ATS Outage

Incident Report for TalosATS

Postmortem

Yesterday evening, our Talos ATS monitoring systems triggered several alerts, which were immediately escalated as a Priority 1 incident. Our on-call development team began investigating straight away.

The root cause was identified as a Microsoft service outage, which triggered a restart of our APIs. Due to a downstream dependency, several of the APIs did not restart as expected.

The team quickly identified the specific failure and began implementing a fix. All services were fully operational again within 40 minutes, and continued to be closely monitored until the fix was signed off and everything was confirmed stable.

We are reviewing this incident internally to ensure we can further strengthen resilience around this dependency in the future.

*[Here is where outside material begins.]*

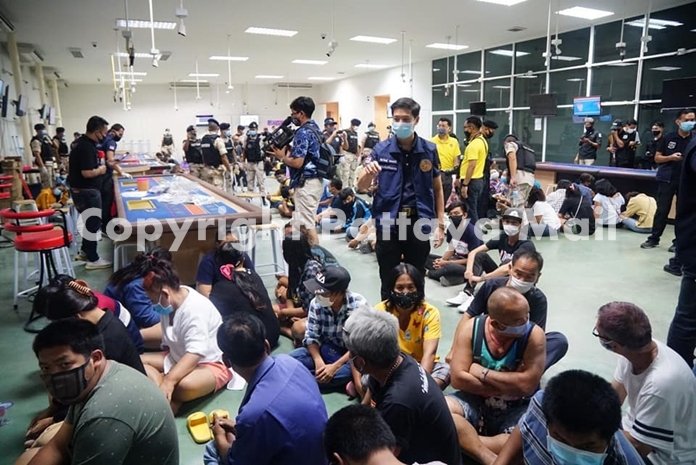 Interior Ministry officials seized 700,000 baht and arrested 118 people during a raid at a Rayong underground casino.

Posted Jul 29, 2025 - 09:15 UTC

Resolved

This incident has now been resolved.

Posted Jul 28, 2025 - 20:51 UTC

Monitoring

A fix has now been implemented, and we are monitoring this to ensure the site is stable.

Posted Jul 28, 2025 - 20:46 UTC

Identified

We have now identified the issue and we are working to implementing a solution. Thank you for your patience.

Posted Jul 28, 2025 - 20:45 UTC

Update

We are continuing to investigate the issue currently affecting Talos ATS and careers pages. Thank you for your patience.

Posted Jul 28, 2025 - 20:27 UTC

Investigating

We are investigating a live issue that is affecting Talos ATS and Careers Pages. Our team is actively investigating the issue and working to restore service for all users as soon as possible. Thank you for your patience.

Posted Jul 28, 2025 - 20:18 UTC

This incident affected: Talos360 ATS (ATS Main Site, Personalisation API, Vacancies API, Authorisation API, Interop API, Applicants API, Web API, Integrations HR API).